FAA Part 25 regulations require that there be a minimum stick force per knot when speed is changed from the trim condition. The MCAS is a design solution (a software fix?) applied to the automatics to increase the required force, giving a degree of "artificial stability" by trimming the stabiliser nose down when hand flying. The paragraphs on longitudinal stability are 5.2.2.1.2, 7.2.1.1.4 and 7.2.2.2.3. See here:-
The relevant point in para 7.2.1.1.4 says (and I quote):- The average gradient of the stick force versus speed curves for each test configuration may not be less than 1 lb for each 6 knots for the appropriate speed ranges specified in § 25.175. Therefore, after each curve is drawn, draw a straight line from the intersection of the curve and the required maximum speed to the trim point. Then draw a straight line from the intersection of the curve and the required minimum speed to the trim point. The slope of these lines must be at least 1 lb for each 6 knots.
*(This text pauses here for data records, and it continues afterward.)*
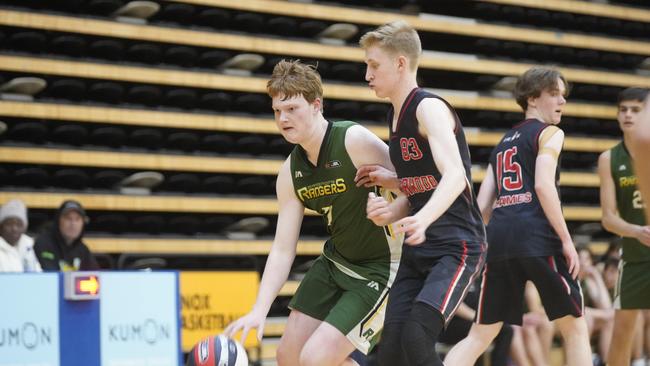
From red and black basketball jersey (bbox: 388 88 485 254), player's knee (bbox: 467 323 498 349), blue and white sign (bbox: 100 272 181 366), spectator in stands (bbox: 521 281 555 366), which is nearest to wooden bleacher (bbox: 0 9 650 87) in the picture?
blue and white sign (bbox: 100 272 181 366)

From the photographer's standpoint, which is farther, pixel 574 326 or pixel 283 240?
pixel 574 326

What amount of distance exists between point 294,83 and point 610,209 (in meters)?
2.60

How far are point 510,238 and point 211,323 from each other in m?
3.37

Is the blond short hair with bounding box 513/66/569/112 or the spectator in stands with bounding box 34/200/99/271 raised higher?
the blond short hair with bounding box 513/66/569/112

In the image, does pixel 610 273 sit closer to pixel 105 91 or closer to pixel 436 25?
pixel 436 25

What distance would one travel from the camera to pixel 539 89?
A: 15.8 ft

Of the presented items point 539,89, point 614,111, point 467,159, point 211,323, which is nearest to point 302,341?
point 467,159

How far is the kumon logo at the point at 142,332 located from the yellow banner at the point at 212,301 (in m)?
1.07

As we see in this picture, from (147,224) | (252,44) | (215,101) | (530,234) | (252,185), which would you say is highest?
(252,44)

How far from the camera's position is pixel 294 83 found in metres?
3.82

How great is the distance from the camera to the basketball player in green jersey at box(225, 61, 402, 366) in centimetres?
384

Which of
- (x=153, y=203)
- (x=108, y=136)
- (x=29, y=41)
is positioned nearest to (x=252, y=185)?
(x=153, y=203)

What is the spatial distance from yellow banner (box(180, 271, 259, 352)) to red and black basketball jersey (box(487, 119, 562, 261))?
125 inches

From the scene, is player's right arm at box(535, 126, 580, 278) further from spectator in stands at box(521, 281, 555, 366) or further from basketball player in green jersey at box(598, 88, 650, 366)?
spectator in stands at box(521, 281, 555, 366)
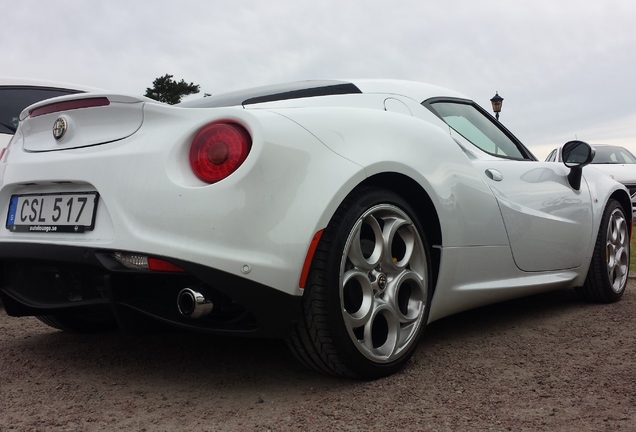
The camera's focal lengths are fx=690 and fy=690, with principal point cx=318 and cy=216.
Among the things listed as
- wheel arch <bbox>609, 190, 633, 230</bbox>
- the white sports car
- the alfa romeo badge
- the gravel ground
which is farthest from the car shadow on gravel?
wheel arch <bbox>609, 190, 633, 230</bbox>

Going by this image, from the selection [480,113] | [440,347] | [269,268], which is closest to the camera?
[269,268]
The local slope of the curve must remain stable for this range.
I would have to respectfully disagree that the MCAS is likely there to comply with FAA 25.175, along with the STS. Note the stick force requirement in that section is not at airspeed less than 1.3VSR. It seems more likely that is there to comply with 25.203 (stall characteristics), so the media is not too far off in calling it an "antistall system".
From what is currently out there (including the Leeham news article), the (-MCAS) MAX has objectionable handling characteristics near the stall. At high AoA the nacelles effectively extend the wing forward, moving the neutral point forward also and degrading the static margin and longitudinal stability. However the problem doesn't really fit neatly into the certification regulations, as although the simultaneous pitch up (made worse by likely high power/thrust line effects) is like what an unstable aircraft would do, it is in fact an uncommanded pitch up alongside a transition into a less longitudinally stable (possibly unstable) state. This is likely to result in a stall unless promptly attended to manually or automatically.
Section 25.203 Stall characteristics.
(a) It must be possible to produce and to correct roll and yaw by unreversed use of the aileron and rudder controls, up to the time the airplane is stalled. No abnormal nose-up pitching may occur. The longitudinal control force must be positive up to and throughout the stall. In addition, it must be possible to promptly prevent stalling and to recover from a stall by normal use of the controls.
The abnormal nose-pitch in the regulation is
during the stall, a possibility if the tail stalls before the wing (as can occur if COG is behind the neutral point). What the -MCAS MAX does is (likely) a bit different, it pitches up
before the stall, and it may (appropriately) pitch down when the stall occurs. It would be hard to argue that by this it is compliant though and no augmentation is necessary. However the degraded longitudinal stability after the uncommanded pitch up would likely also fail 25.203.
Although MCAS it is not an antistall system
per se, it effectively functions as one. It should be harder to achieve an intentional 1g stall in a MAX with MCAS operating than a NG.